- _EXERCISE INSTRUCTIONS_
Render everything from the line containing "From pixel 268" down through the last line as a Markdown table with the columns Row and Line, leaving out blank lines.

*** EXTRACTED RECORDS

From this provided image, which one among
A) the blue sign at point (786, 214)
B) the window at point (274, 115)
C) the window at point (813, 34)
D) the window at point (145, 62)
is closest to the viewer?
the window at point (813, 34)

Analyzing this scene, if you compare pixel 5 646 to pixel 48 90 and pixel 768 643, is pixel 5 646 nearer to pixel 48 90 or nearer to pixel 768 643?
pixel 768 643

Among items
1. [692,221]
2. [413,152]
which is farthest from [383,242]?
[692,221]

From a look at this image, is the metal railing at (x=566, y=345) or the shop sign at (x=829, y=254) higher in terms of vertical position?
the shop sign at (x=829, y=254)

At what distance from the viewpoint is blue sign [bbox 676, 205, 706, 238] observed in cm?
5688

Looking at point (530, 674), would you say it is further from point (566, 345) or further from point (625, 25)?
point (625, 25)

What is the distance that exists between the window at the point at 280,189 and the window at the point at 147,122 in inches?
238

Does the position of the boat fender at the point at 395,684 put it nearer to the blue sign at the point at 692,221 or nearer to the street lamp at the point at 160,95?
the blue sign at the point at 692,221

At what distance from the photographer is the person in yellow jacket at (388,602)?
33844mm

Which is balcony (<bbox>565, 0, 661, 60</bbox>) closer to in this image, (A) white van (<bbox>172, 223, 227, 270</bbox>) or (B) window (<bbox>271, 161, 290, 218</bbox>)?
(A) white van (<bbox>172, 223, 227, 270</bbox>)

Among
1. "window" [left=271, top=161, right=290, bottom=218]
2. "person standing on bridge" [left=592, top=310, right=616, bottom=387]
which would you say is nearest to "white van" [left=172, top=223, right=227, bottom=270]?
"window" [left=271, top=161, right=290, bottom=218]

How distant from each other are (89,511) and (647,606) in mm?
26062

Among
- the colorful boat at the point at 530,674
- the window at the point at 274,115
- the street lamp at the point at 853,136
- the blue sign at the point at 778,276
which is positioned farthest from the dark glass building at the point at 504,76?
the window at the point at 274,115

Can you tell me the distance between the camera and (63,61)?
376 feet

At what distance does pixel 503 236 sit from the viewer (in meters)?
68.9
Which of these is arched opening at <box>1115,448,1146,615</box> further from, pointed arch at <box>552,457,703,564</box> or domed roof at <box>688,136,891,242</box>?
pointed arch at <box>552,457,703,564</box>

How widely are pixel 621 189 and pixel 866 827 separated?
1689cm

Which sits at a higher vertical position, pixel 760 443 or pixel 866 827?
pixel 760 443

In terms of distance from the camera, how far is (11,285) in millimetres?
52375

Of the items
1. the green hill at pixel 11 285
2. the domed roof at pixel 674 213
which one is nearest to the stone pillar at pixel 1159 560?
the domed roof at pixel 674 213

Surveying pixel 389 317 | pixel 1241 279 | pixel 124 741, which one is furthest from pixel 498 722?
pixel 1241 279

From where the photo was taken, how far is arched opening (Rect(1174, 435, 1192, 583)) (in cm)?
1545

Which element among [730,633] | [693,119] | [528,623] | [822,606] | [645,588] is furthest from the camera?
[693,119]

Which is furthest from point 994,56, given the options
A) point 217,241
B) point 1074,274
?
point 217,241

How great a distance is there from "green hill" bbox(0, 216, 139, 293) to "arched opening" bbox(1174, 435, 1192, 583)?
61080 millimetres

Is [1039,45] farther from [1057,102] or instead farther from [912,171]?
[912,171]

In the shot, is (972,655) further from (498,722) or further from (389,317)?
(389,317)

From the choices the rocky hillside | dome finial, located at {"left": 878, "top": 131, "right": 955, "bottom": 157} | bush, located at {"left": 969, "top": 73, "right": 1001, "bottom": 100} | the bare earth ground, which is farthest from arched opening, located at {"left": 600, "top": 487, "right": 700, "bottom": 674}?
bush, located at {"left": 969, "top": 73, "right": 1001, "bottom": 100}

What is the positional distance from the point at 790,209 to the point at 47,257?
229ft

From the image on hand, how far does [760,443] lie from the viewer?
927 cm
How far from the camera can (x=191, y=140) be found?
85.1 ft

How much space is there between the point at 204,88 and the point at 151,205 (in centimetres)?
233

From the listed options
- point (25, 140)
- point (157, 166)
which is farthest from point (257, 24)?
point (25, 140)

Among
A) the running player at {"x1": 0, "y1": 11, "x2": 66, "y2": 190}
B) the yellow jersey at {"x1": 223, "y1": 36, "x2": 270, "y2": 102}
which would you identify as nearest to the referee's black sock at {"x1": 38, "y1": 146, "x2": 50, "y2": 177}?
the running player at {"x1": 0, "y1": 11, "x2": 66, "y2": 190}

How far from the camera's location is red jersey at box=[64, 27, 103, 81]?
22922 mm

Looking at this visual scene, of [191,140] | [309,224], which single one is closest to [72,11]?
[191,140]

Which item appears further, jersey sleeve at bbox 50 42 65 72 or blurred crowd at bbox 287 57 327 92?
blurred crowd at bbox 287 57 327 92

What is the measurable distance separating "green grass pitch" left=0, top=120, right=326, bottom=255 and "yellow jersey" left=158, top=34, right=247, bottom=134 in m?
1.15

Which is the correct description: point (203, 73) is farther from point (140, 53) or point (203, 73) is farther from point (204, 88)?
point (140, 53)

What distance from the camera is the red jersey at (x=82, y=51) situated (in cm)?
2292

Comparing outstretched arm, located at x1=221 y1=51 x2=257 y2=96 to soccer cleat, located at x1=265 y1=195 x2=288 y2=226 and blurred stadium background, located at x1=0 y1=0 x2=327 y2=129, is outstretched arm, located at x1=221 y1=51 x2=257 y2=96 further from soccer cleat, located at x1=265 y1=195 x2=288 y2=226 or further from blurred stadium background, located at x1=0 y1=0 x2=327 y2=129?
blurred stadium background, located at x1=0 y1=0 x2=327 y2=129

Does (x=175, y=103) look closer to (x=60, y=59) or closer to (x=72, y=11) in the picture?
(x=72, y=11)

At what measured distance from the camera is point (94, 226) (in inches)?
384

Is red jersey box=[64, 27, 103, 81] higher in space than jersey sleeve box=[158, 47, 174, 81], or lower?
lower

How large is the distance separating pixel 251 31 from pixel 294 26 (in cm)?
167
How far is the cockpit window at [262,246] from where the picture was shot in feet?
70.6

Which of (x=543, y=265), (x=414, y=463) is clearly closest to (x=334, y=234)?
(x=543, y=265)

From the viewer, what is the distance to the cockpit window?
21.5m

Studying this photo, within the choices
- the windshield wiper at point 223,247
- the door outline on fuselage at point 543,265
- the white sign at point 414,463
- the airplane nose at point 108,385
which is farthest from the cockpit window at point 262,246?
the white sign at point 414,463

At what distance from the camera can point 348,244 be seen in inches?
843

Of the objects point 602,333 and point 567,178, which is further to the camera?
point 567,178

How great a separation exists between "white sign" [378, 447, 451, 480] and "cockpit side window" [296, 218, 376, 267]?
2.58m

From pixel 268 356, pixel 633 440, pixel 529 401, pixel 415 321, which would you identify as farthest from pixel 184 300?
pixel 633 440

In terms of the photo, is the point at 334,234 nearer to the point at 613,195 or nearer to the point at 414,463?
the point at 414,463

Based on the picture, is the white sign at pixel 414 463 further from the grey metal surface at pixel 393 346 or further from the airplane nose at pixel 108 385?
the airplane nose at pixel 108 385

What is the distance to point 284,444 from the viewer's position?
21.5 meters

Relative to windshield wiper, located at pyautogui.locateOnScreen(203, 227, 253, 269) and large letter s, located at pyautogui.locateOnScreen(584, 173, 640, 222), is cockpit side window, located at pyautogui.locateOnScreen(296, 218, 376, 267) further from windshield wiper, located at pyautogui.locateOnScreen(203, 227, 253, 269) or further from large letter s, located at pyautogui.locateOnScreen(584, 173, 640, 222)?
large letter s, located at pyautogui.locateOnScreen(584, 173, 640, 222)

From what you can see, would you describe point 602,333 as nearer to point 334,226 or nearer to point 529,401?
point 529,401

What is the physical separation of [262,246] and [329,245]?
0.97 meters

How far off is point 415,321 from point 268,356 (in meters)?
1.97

******

- _RESULT OF THE TASK_
| Row | Line |
|---|---|
| 1 | From pixel 268 356, pixel 633 440, pixel 529 401, pixel 415 321, which would you identify as farthest from pixel 184 300? |
| 2 | pixel 633 440 |
| 3 | In terms of the photo, is the point at 334,234 nearer to the point at 613,195 or nearer to the point at 414,463? |
| 4 | the point at 414,463 |
| 5 | Based on the picture, is the white sign at pixel 414 463 further from the grey metal surface at pixel 393 346 or further from the airplane nose at pixel 108 385? |
| 6 | the airplane nose at pixel 108 385 |
| 7 | What is the distance to point 284,444 from the viewer's position? |
| 8 | 21.5 meters |
| 9 | Relative to windshield wiper, located at pyautogui.locateOnScreen(203, 227, 253, 269) and large letter s, located at pyautogui.locateOnScreen(584, 173, 640, 222), is cockpit side window, located at pyautogui.locateOnScreen(296, 218, 376, 267) further from windshield wiper, located at pyautogui.locateOnScreen(203, 227, 253, 269) or further from large letter s, located at pyautogui.locateOnScreen(584, 173, 640, 222)? |
| 10 | large letter s, located at pyautogui.locateOnScreen(584, 173, 640, 222) |
| 11 | From what you can see, would you describe point 602,333 as nearer to point 334,226 or nearer to point 529,401? |
| 12 | point 529,401 |
| 13 | What is the physical separation of [262,246] and [329,245]? |
| 14 | 0.97 meters |
| 15 | How far off is point 415,321 from point 268,356 (in meters)? |
| 16 | 1.97 |